The Architect's Newspaper

"In this curious book, informed by environmental concerns to extend (rather than raze) existing buildings and reuse urban sites, she makes an extended metaphor of the horticulture practice of grafting—to the extent of taking GSD students to Wellesley’s botanical garden to practice on saplings. New Yorkers will know how Studio Gang practices these principles from the insertion of the Gilder Center into the American Museum of Natural History complex."

Harvard Magazine

"Process, as described in sketches and models, writing, and research take on greater importance instead.

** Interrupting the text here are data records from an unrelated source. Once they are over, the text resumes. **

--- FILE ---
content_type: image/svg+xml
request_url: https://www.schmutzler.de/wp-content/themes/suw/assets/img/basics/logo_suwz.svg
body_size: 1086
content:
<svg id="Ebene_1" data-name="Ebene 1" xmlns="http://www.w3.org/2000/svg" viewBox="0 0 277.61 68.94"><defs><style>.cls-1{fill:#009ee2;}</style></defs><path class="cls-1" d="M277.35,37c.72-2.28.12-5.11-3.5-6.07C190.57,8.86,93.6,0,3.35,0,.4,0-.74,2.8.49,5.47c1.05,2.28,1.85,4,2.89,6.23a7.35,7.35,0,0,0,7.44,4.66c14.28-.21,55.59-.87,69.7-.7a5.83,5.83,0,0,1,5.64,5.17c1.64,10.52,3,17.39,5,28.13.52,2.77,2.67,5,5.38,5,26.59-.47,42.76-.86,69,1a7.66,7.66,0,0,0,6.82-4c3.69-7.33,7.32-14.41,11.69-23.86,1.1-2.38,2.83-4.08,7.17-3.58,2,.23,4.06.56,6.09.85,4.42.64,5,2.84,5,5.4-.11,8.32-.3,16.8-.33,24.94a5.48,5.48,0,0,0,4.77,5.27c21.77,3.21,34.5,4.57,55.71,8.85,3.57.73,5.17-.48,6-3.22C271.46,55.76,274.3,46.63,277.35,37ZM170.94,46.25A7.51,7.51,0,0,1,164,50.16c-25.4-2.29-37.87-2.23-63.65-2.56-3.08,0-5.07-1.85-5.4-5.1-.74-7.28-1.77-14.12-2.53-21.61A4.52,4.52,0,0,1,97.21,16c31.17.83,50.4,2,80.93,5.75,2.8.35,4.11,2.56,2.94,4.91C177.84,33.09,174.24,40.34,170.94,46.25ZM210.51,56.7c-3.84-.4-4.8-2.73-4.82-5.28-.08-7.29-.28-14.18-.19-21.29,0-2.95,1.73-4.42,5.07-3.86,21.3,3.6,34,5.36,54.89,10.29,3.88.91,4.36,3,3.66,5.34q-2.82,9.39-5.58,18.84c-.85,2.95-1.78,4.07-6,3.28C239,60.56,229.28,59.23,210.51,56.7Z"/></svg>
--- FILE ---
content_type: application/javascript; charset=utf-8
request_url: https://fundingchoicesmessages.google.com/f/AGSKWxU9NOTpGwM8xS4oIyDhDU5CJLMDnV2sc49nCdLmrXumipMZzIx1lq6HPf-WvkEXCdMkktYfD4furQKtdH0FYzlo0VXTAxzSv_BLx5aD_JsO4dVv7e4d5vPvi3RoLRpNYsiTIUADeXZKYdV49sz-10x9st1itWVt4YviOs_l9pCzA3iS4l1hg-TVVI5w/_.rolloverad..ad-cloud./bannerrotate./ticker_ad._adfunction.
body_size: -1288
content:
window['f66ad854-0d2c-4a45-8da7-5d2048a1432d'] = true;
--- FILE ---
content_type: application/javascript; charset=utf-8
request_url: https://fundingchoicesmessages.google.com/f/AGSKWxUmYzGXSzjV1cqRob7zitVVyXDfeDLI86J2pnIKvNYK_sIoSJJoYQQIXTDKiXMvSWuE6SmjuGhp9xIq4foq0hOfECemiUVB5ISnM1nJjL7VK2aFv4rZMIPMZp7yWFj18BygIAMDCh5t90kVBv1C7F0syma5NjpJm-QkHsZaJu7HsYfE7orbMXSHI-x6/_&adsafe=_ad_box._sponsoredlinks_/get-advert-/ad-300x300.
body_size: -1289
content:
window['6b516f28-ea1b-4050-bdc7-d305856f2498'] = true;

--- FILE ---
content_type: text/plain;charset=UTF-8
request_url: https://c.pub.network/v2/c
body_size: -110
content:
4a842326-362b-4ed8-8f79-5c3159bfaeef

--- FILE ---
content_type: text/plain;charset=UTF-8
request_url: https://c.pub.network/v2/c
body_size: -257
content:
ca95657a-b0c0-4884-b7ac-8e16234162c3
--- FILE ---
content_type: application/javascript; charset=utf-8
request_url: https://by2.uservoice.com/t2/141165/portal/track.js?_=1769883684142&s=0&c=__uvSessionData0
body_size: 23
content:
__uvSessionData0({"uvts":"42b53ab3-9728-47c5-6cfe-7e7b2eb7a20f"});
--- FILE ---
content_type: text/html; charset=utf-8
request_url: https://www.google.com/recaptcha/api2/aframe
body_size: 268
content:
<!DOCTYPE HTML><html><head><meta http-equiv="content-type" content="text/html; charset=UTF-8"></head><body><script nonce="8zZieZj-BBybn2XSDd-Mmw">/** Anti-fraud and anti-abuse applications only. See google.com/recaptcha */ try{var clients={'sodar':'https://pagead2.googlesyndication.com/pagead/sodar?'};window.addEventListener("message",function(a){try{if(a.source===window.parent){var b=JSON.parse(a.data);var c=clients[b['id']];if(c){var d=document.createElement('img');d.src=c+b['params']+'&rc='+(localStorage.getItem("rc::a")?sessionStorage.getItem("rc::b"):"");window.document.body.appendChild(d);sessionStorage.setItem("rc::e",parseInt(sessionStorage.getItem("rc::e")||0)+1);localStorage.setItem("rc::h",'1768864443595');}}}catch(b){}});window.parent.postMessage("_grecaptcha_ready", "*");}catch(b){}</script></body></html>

For The Art of Architectural Grafting, released by Park Books in April in English and French editions, the cover's lengthy title filling the cover in an old-timey way makes it clear this is not your typical monograph. 
Grafting is a timely book because. . . It is well known now that buildings greatly contribute to carbon emissions and global warming, both in their construction/demolition and operation, so the most responsible tactic for architects is to reuse old buildings and extend their lifespans"

A Weekly Dose of Architecture Books

"...it’s important to see a leader of the architecture world come down so firmly in favour of self-effacement, economy and efficiency. These ideas need to become unavoidable."